In you example code, you're not calling the esp_http_client_prepare so the URI buffer isn't allocated.

However, you're right that there's a potential leak path in that case, since the server will likely answer with an "401 Unauthorized" answer, leading to this line so that the perform will prepare again here and in turn this will call prepare again, leading to leaking the URI buffer.

So, there are 2 possible fix up for this leak, either replace line 641 to read:

free(client->auth_data->uri); 
client->auth_data->uri = NULL;

since it's ok to call free on a NULL pointer.

or, better (to avoid fragmenting the heap), check if it's required to update the URI if one exists and reallocate only if required. This can be done easily like this:

if (client->auth_data->uri 
&& strlen(client->auth_data->uri) > (strlen(client->connection_info.path) + client->connection_info.query? strlen(client->connection_info.query) + 1 : 0)) { 
    free(client->auth_data->uri); 
    client->auth_data->uri = NULL; 
}

So meanwhile, you can simply call esp_http_client_prepare before perform, so you won't get a redirect and the prepare will only be called once and not leak.

[7aman]

Thus the order of operations is:

1. client allocate `auth_data` [here](https://github.com/espressif/esp-idf/blob/7a305c0284b7af7cd8b8f12b48f72e2685d9a363/components/esp_http_client/esp_http_client.c#L710)

2. auth_data->uri is zero/NULL by default, since the code is using calloc (not malloc)

3. When using DIGEST authorization (in prepare), the URI is allocated/reallocated as required to store the URI for the digest protocol

4. Then you perform the request

5. Then you clean the client and the URI is freed

In you example code, you're not calling the esp_http_client_prepare so the URI buffer isn't allocated.

So meanwhile, you can simply call esp_http_client_prepare before perform, so you won't get a redirect and the prepare will only be called once and not leak.

Thank you for your response.

It seems that esp_http_client_prepare is a static function and cannot be directly called from user code.

From my understanding of HTTP Digest Authentication, the process requires sending an initial request to the server to receive certain parameters (like the nonce).

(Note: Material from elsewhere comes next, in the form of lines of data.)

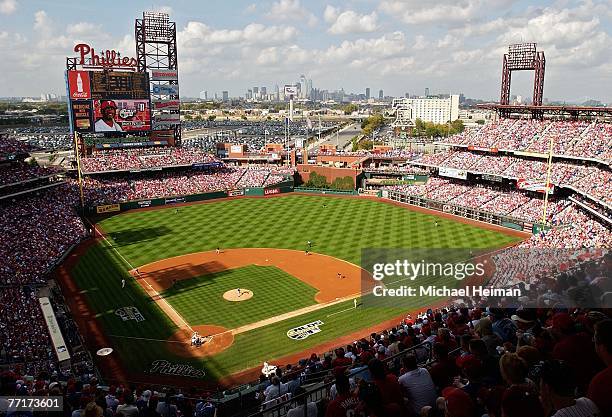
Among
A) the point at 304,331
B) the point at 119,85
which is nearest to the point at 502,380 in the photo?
the point at 304,331

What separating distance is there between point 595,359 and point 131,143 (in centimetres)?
6131

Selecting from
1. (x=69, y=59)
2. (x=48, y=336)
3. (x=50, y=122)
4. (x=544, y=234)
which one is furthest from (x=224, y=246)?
(x=50, y=122)

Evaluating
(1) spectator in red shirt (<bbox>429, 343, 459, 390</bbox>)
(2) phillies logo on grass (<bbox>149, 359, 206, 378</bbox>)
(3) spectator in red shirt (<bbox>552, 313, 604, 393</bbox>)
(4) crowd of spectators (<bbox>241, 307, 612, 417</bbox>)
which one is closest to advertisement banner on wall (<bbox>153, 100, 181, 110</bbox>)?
(2) phillies logo on grass (<bbox>149, 359, 206, 378</bbox>)

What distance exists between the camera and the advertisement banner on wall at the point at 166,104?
2434 inches

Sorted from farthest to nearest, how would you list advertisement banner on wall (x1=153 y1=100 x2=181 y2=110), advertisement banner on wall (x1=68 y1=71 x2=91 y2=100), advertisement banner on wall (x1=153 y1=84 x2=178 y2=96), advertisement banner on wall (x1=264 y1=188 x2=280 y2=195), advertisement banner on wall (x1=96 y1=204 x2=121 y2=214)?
advertisement banner on wall (x1=264 y1=188 x2=280 y2=195)
advertisement banner on wall (x1=153 y1=100 x2=181 y2=110)
advertisement banner on wall (x1=153 y1=84 x2=178 y2=96)
advertisement banner on wall (x1=68 y1=71 x2=91 y2=100)
advertisement banner on wall (x1=96 y1=204 x2=121 y2=214)

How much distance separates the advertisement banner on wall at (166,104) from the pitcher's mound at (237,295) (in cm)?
3824

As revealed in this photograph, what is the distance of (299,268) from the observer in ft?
116

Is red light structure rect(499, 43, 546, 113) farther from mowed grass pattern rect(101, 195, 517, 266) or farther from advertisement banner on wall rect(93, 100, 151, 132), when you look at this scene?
advertisement banner on wall rect(93, 100, 151, 132)

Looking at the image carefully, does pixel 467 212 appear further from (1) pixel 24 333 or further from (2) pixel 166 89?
(1) pixel 24 333

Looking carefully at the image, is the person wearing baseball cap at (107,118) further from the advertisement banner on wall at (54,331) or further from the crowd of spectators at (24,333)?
the advertisement banner on wall at (54,331)

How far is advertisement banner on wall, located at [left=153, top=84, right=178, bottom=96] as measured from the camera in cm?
6083

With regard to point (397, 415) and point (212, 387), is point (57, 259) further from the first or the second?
point (397, 415)

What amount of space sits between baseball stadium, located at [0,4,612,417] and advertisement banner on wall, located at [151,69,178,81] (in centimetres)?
38

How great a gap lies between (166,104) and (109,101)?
7764 millimetres
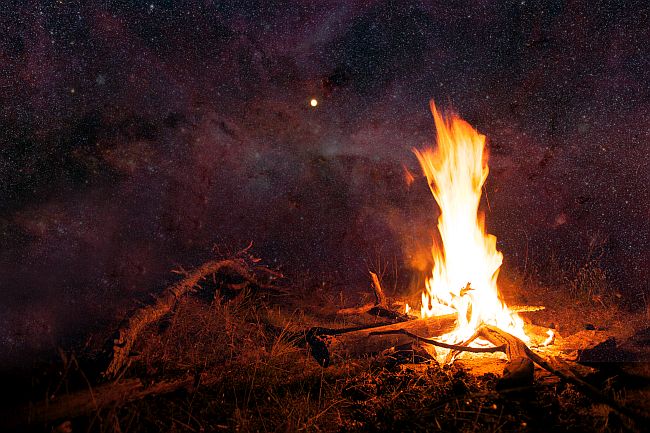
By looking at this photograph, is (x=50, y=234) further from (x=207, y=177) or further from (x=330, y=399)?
(x=330, y=399)

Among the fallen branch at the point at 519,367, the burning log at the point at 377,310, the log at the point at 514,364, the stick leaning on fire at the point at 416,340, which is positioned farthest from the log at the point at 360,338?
the burning log at the point at 377,310

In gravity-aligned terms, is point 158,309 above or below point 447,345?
above

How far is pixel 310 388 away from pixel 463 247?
389cm

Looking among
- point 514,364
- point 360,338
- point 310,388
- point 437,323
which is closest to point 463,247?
point 437,323

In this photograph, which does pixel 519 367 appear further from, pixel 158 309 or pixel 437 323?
pixel 158 309

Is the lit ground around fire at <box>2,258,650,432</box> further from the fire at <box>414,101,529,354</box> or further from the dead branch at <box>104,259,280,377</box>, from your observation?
the fire at <box>414,101,529,354</box>

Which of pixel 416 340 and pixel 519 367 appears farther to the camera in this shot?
pixel 416 340

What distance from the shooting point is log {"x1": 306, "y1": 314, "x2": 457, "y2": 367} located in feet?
17.0

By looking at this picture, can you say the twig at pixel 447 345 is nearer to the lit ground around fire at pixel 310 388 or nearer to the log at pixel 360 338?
the log at pixel 360 338

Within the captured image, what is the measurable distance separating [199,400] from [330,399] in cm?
133

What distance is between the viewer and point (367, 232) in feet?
32.8

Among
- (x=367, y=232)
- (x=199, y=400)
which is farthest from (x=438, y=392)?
(x=367, y=232)

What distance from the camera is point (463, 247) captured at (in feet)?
23.2

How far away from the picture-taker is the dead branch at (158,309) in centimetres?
425
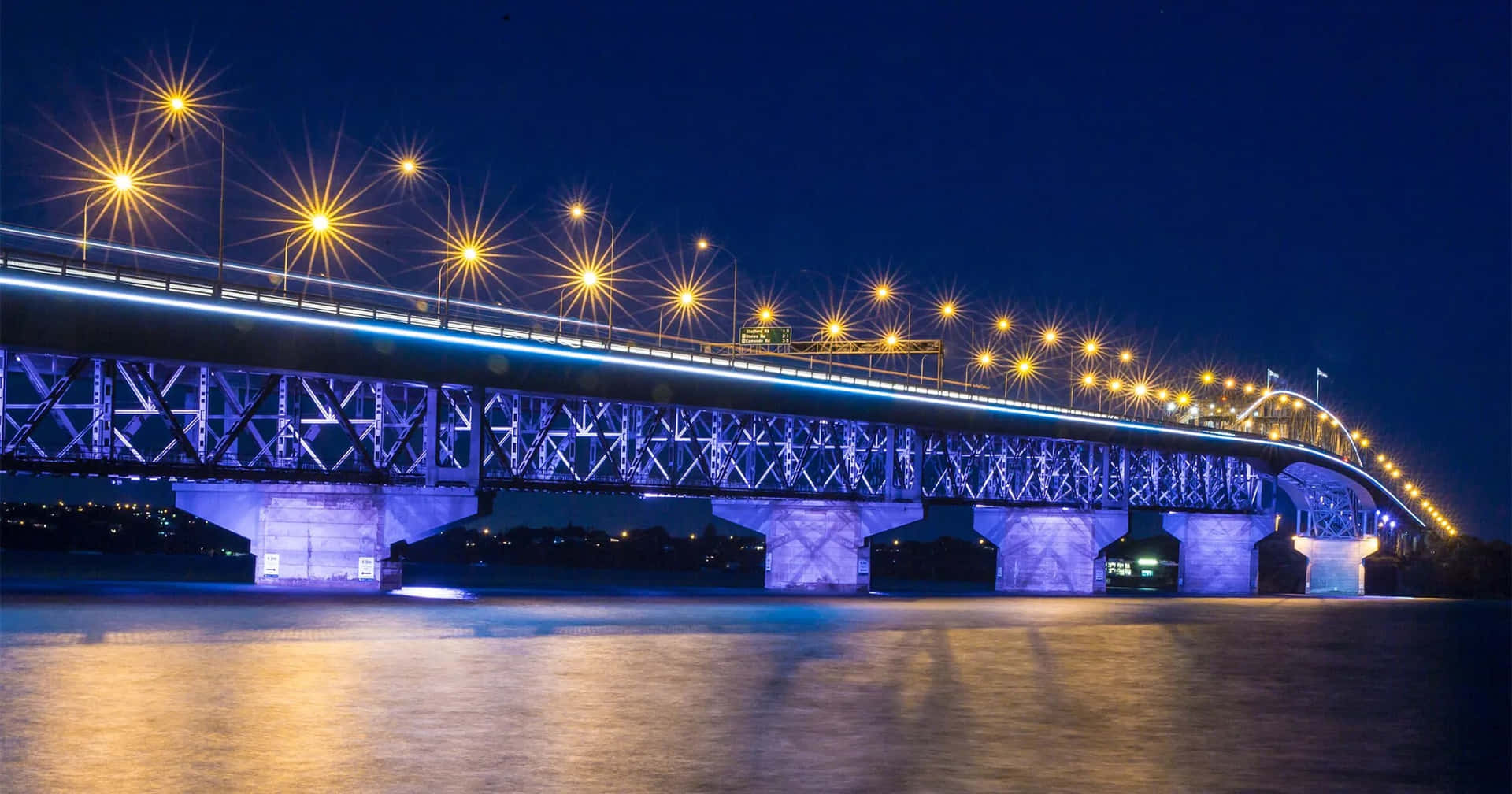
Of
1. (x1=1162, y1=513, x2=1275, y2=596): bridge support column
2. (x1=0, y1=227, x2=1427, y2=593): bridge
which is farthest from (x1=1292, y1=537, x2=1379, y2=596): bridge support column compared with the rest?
(x1=0, y1=227, x2=1427, y2=593): bridge

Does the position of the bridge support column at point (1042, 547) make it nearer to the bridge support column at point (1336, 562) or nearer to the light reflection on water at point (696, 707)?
the light reflection on water at point (696, 707)

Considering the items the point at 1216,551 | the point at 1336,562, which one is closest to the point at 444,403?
the point at 1216,551

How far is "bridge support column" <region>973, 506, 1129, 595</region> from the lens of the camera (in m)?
95.1

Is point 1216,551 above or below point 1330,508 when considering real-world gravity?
below

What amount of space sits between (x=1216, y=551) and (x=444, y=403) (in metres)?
81.9

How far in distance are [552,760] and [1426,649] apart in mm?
33581

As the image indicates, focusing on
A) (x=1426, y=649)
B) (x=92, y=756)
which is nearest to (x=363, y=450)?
(x=1426, y=649)

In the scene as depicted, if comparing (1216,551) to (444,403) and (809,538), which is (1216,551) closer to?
(809,538)

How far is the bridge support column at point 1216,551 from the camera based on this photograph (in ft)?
395

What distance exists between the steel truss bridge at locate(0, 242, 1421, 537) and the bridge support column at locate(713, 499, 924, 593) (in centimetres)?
124

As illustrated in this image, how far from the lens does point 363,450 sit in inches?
2178

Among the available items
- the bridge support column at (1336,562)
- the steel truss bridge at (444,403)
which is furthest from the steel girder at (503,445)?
the bridge support column at (1336,562)

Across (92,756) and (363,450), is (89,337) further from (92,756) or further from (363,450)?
(92,756)

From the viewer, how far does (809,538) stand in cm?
7925
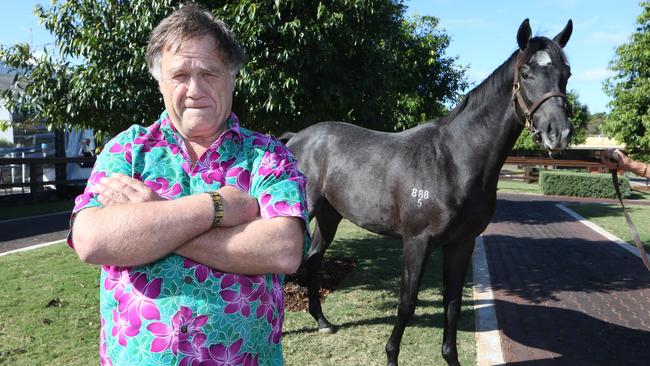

These parameters are then used to compute a proper response, which is included in a second request to authenticate successfully. Could you clarify where the preparation step for this process would typically occur in the code?

[X-Ryl669]

You're right, I didn't check visibility of the method.

In Digest authorization, either the client or the server can generate the nonce, so you don't need 2 actual requests per query. Once you know the realm (this requires an initial request), you can skip querying the nonce for later request.

Digest authorization is being shifted out toward basic authentication over HTTPS which is, paradoxically, more secure than using MD5 for hashing/protecting the password.

Anyway, this means that the only official way to create the right header is to go by redirections (401) like you did and then pay the price of an header memory leak as you've spotted. So use either fix I've listed to plug this leak.